→ **Task details**: Throughout the records below, find each line holding "from" and copy it.

━━━━━━

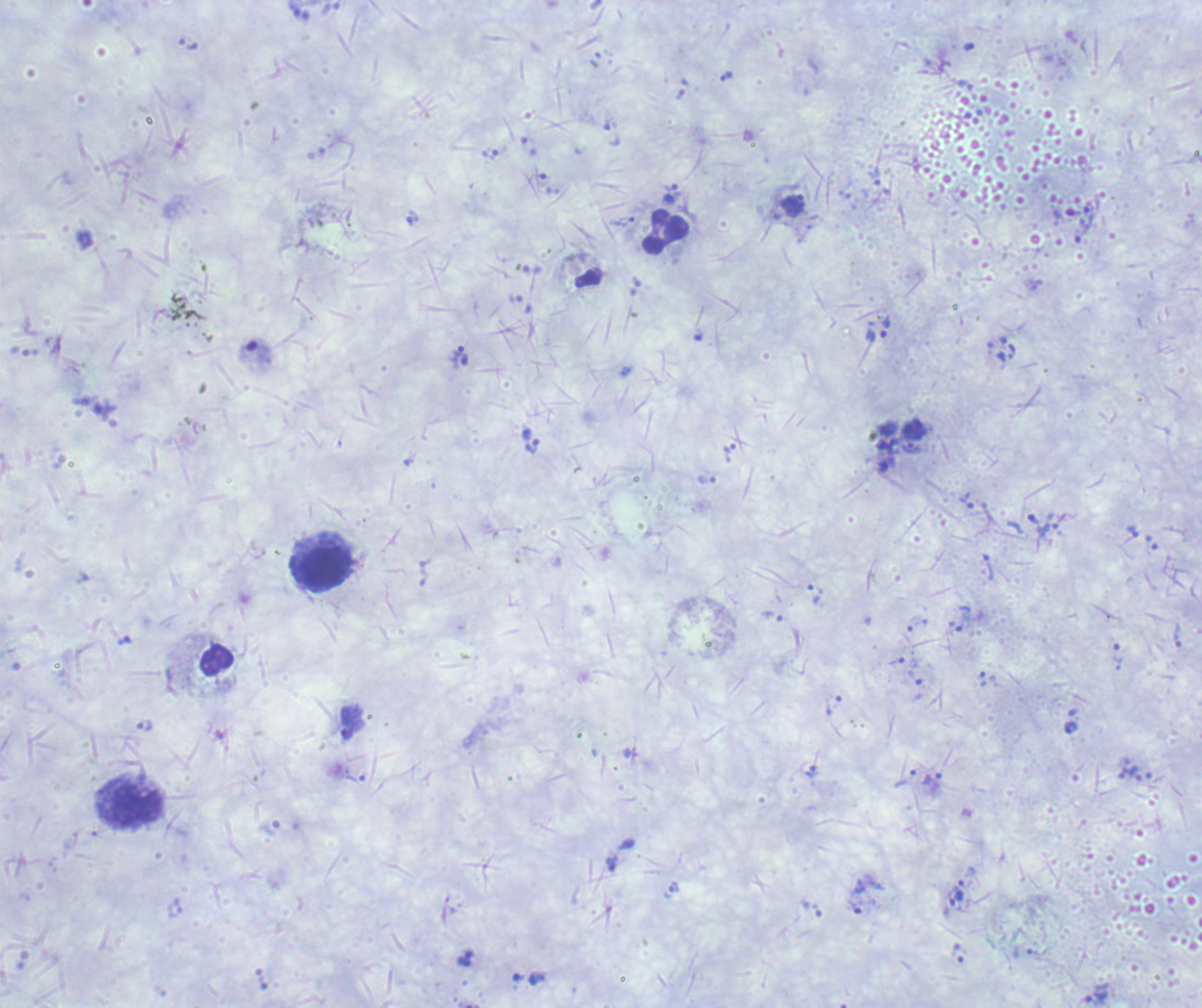
It is poor.

coordinate format = approximate centers as {x, y} in pixels
trophozoite locations = {188, 45}, {969, 47}, {727, 76}, {792, 205}, {623, 222}, {533, 447}, {911, 448}, {731, 449}, {967, 500}, {1033, 519}, {987, 566}, {813, 594}, {1178, 635}, {982, 679}, {346, 722}, {1070, 727}, {933, 777}, {612, 864}, {674, 888}, {959, 891}, {958, 953}, {465, 960}, {518, 978}
leukocyte locations = {666, 232}, {324, 569}, {138, 805}
image size = 1202×1008 pixels
field of view = one from this slide
preparation = thick blood film
stain = Romanowsky
context = previously used in an actual diagnosis
result = Plasmodium parasites identified
magnification = 100x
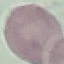
{
  "result": "no malaria parasites seen",
  "stain": "Giemsa",
  "preparation": "thin blood smear",
  "capture": "smartphone through the microscope eyepiece",
  "image_type": "cell patch, automatically extracted from a larger field of view and resized to 64 × 64 pixels"
}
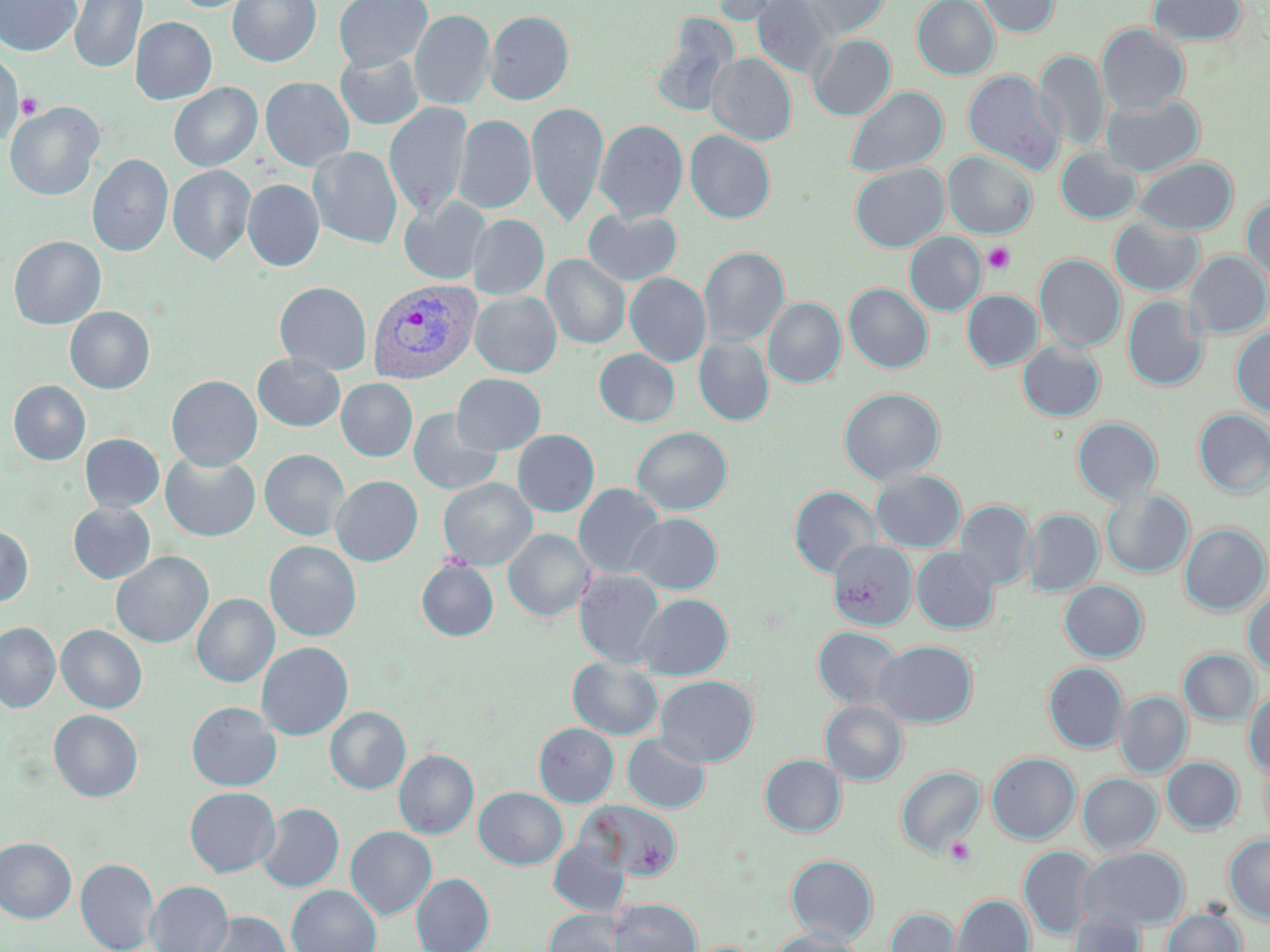
Approximate bounding boxes as named x1/y1/x2/y2 corners in pixels. Plasmodium vivax-infected red blood cell locations: (x1=368, y1=278, x2=482, y2=384). Platelet locations: (x1=5, y1=77, x2=39, y2=124), (x1=15, y1=91, x2=43, y2=119), (x1=983, y1=242, x2=1015, y2=274), (x1=943, y1=836, x2=977, y2=868). Uninfected red blood cell locations: (x1=0, y1=0, x2=82, y2=57), (x1=69, y1=0, x2=147, y2=73), (x1=170, y1=0, x2=258, y2=13), (x1=228, y1=0, x2=321, y2=67), (x1=333, y1=0, x2=432, y2=72), (x1=710, y1=0, x2=795, y2=26), (x1=752, y1=0, x2=836, y2=81), (x1=802, y1=0, x2=891, y2=40), (x1=912, y1=0, x2=999, y2=80), (x1=976, y1=0, x2=1060, y2=37), (x1=1147, y1=0, x2=1247, y2=47), (x1=409, y1=9, x2=494, y2=110), (x1=485, y1=10, x2=574, y2=105), (x1=650, y1=16, x2=738, y2=118), (x1=131, y1=17, x2=217, y2=104), (x1=1095, y1=24, x2=1190, y2=116), (x1=808, y1=34, x2=895, y2=120), (x1=1034, y1=50, x2=1111, y2=151), (x1=0, y1=51, x2=24, y2=144), (x1=335, y1=51, x2=424, y2=130), (x1=707, y1=53, x2=796, y2=146), (x1=963, y1=70, x2=1064, y2=174), (x1=260, y1=76, x2=355, y2=172), (x1=169, y1=83, x2=262, y2=172), (x1=845, y1=86, x2=948, y2=178), (x1=1101, y1=95, x2=1204, y2=177), (x1=526, y1=101, x2=608, y2=228), (x1=4, y1=102, x2=104, y2=201), (x1=384, y1=102, x2=473, y2=221), (x1=454, y1=114, x2=536, y2=214), (x1=594, y1=119, x2=688, y2=224), (x1=685, y1=130, x2=775, y2=223), (x1=309, y1=146, x2=403, y2=250), (x1=1055, y1=148, x2=1142, y2=224), (x1=942, y1=151, x2=1037, y2=238), (x1=87, y1=154, x2=173, y2=257), (x1=1133, y1=156, x2=1237, y2=234), (x1=850, y1=163, x2=949, y2=252), (x1=168, y1=164, x2=256, y2=266), (x1=242, y1=179, x2=324, y2=272), (x1=399, y1=196, x2=491, y2=285), (x1=1242, y1=196, x2=1270, y2=282), (x1=584, y1=208, x2=683, y2=286), (x1=468, y1=214, x2=549, y2=301), (x1=1109, y1=218, x2=1204, y2=296), (x1=904, y1=232, x2=986, y2=316), (x1=9, y1=235, x2=106, y2=330), (x1=699, y1=246, x2=789, y2=347), (x1=1184, y1=251, x2=1270, y2=338), (x1=542, y1=254, x2=630, y2=349), (x1=1035, y1=254, x2=1125, y2=352), (x1=624, y1=272, x2=711, y2=367), (x1=274, y1=281, x2=372, y2=375), (x1=844, y1=283, x2=933, y2=373), (x1=962, y1=290, x2=1043, y2=371), (x1=470, y1=291, x2=562, y2=377), (x1=1123, y1=295, x2=1209, y2=391), (x1=763, y1=297, x2=845, y2=388), (x1=65, y1=306, x2=155, y2=394), (x1=1231, y1=327, x2=1270, y2=416), (x1=693, y1=336, x2=774, y2=426), (x1=1017, y1=340, x2=1105, y2=421), (x1=594, y1=348, x2=680, y2=426), (x1=253, y1=353, x2=345, y2=432), (x1=452, y1=374, x2=546, y2=455), (x1=167, y1=375, x2=262, y2=471), (x1=336, y1=378, x2=418, y2=462), (x1=8, y1=380, x2=90, y2=466), (x1=839, y1=387, x2=945, y2=485), (x1=408, y1=408, x2=503, y2=496), (x1=1194, y1=409, x2=1270, y2=497), (x1=1072, y1=417, x2=1163, y2=505), (x1=632, y1=426, x2=732, y2=515), (x1=512, y1=429, x2=599, y2=517), (x1=80, y1=434, x2=164, y2=512), (x1=259, y1=449, x2=350, y2=541), (x1=160, y1=453, x2=260, y2=542), (x1=870, y1=469, x2=966, y2=552), (x1=331, y1=475, x2=423, y2=566), (x1=438, y1=477, x2=537, y2=570), (x1=573, y1=483, x2=665, y2=579), (x1=789, y1=485, x2=881, y2=578), (x1=1101, y1=489, x2=1194, y2=578), (x1=955, y1=499, x2=1035, y2=591), (x1=68, y1=502, x2=156, y2=583), (x1=1022, y1=509, x2=1103, y2=596), (x1=629, y1=513, x2=722, y2=594), (x1=1180, y1=522, x2=1269, y2=615), (x1=0, y1=525, x2=33, y2=607), (x1=503, y1=528, x2=595, y2=622), (x1=828, y1=539, x2=918, y2=630), (x1=264, y1=540, x2=362, y2=641), (x1=911, y1=547, x2=999, y2=634), (x1=111, y1=551, x2=214, y2=648), (x1=416, y1=559, x2=498, y2=641), (x1=574, y1=568, x2=665, y2=668), (x1=1059, y1=581, x2=1148, y2=662), (x1=1243, y1=589, x2=1270, y2=677), (x1=192, y1=593, x2=279, y2=688), (x1=637, y1=593, x2=733, y2=680), (x1=0, y1=621, x2=60, y2=713), (x1=56, y1=625, x2=147, y2=714), (x1=812, y1=626, x2=904, y2=710), (x1=872, y1=640, x2=977, y2=727), (x1=256, y1=642, x2=353, y2=740), (x1=1179, y1=649, x2=1259, y2=726), (x1=568, y1=657, x2=663, y2=739), (x1=1043, y1=662, x2=1128, y2=752), (x1=655, y1=675, x2=758, y2=767), (x1=1244, y1=688, x2=1270, y2=778), (x1=1115, y1=692, x2=1192, y2=777), (x1=820, y1=699, x2=908, y2=785), (x1=186, y1=702, x2=281, y2=791), (x1=325, y1=706, x2=410, y2=794), (x1=49, y1=710, x2=143, y2=802), (x1=534, y1=723, x2=619, y2=806), (x1=623, y1=733, x2=711, y2=813), (x1=393, y1=749, x2=479, y2=839), (x1=987, y1=753, x2=1081, y2=843), (x1=760, y1=754, x2=846, y2=837), (x1=1162, y1=757, x2=1244, y2=834), (x1=897, y1=763, x2=1081, y2=851), (x1=896, y1=766, x2=985, y2=857), (x1=1078, y1=773, x2=1162, y2=855), (x1=184, y1=786, x2=280, y2=877), (x1=473, y1=787, x2=567, y2=869), (x1=581, y1=800, x2=682, y2=882), (x1=256, y1=803, x2=344, y2=892), (x1=345, y1=826, x2=436, y2=920), (x1=1224, y1=834, x2=1270, y2=924), (x1=0, y1=837, x2=76, y2=923), (x1=549, y1=837, x2=629, y2=916), (x1=1019, y1=846, x2=1097, y2=939), (x1=1078, y1=846, x2=1189, y2=930), (x1=786, y1=854, x2=877, y2=942), (x1=76, y1=858, x2=160, y2=952), (x1=411, y1=873, x2=494, y2=952), (x1=146, y1=880, x2=233, y2=952), (x1=287, y1=885, x2=381, y2=952), (x1=949, y1=894, x2=1034, y2=952), (x1=609, y1=898, x2=701, y2=952), (x1=885, y1=907, x2=960, y2=952), (x1=543, y1=908, x2=628, y2=952), (x1=1162, y1=908, x2=1246, y2=952), (x1=201, y1=911, x2=292, y2=952), (x1=1067, y1=911, x2=1146, y2=952), (x1=767, y1=929, x2=864, y2=952). Slide-level diagnosis: Plasmodium vivax. Single field of view. Light microscopy. Image is 1270×952 pixels. May-Grünwald-Giemsa-stained preparation. Captured at 1000x magnification. Thin blood smear.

━━━━━━

→ **Your response**:
field of view = one from this slide
  "image_type": "cell patch, automatically extracted from a larger field of view and resized to 64 × 64 pixels"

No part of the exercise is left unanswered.